Tuesday, September 12, 2006

My Computer Says Humans Make Hurricanes Stronger

Oh, but that real life stuff, who cares? This is the entire summation of an article published yesterday in the Proceedings of the National Academy of Sciences. This guy turned back the clock on 22 climate models, plugged in the numbers as if the Industrial Revolution never happened, and concluded that only the addition of human-related fossil fuel pollution could raise ocean temperatures by one degree, which some other climate scientists have theorized instensify hurricane strength. So we take a what-if scenario inside a computer program, and we prove another what-if scenario, that average ocean temperatures have risen, increasing the number of strong hurricanes. And this warrants news coverage? The only thing you need to read in the article is the last sentence: "Santer and his colleagues did not address the historical hurricane intensity record." Santer's group also ignored reality because ocean temperatures have actually dropped in the last two years.

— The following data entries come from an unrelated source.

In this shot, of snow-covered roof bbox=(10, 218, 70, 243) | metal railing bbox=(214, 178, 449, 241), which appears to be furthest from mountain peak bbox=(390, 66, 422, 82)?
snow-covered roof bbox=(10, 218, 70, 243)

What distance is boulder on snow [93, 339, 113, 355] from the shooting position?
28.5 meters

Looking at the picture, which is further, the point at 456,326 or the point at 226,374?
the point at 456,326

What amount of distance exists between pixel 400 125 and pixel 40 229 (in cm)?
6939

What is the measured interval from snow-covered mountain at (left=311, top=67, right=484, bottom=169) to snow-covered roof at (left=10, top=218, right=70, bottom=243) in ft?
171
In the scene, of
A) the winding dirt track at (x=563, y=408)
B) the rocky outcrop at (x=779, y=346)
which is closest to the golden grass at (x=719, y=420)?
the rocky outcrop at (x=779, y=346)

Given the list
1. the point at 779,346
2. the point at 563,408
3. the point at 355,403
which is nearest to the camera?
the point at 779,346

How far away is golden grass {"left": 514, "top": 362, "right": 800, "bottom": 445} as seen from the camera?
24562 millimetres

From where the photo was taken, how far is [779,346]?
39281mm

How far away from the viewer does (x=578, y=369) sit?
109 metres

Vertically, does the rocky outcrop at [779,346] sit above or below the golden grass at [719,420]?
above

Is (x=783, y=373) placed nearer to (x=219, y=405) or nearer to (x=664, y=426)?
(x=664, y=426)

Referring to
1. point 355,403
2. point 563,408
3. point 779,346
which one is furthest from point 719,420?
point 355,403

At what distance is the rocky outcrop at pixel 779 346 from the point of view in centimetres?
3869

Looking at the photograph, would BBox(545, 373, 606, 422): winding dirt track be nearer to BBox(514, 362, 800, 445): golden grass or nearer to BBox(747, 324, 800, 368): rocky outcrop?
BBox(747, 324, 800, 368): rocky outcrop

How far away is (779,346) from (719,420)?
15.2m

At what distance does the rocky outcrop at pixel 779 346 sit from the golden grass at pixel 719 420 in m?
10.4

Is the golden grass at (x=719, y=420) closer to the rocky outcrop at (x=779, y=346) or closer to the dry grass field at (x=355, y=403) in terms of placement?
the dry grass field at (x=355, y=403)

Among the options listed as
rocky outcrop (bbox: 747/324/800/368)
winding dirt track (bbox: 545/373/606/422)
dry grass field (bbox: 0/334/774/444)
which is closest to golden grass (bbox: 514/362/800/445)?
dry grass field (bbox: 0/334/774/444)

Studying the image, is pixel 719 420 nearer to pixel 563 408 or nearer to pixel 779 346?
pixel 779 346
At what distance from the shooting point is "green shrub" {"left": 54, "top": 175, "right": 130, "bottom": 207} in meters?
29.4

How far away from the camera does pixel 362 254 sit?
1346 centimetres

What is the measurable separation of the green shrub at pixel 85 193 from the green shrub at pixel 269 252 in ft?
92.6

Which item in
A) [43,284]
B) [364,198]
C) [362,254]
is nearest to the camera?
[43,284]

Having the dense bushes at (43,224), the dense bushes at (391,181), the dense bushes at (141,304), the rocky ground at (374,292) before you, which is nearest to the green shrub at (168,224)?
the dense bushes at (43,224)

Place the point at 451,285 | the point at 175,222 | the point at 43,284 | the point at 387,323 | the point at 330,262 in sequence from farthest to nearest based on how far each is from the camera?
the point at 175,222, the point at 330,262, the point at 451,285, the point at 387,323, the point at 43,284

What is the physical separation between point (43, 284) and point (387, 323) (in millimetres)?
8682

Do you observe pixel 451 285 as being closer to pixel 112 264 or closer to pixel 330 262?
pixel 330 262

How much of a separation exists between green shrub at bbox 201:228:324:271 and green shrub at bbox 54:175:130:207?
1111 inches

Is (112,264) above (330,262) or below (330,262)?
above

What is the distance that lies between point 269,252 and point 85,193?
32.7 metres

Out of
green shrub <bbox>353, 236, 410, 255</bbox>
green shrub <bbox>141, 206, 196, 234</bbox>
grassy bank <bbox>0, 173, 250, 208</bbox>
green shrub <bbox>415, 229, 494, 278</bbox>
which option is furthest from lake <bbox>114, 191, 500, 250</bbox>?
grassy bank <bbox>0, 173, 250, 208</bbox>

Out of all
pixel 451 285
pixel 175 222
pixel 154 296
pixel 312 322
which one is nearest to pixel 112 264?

But that doesn't matter to the media, because some scientist, somewhere, said global warming is happening because people did all that icky polluting. That's what matters. What matters to me, and to good science, is that this study has no predictive value or even descriptive value. The study does not predict how many hurricanes of a certain strength will occur, and doesn't even match the historical record of hurricane intensity. All that work does nothing. It is a total waste of research funding.

2 comments:

  1. This reminds me of an old SNL skit. It was a talking heads panel debating the qestion, "What if Eleanor Roosevelt could Fly?"

    ReplyDelete
  2. Rabbit:

    Yes! And it's only the buzzwords Global Warming that made this thing news, otherwise it would have been an obscure article testing climate modeling software.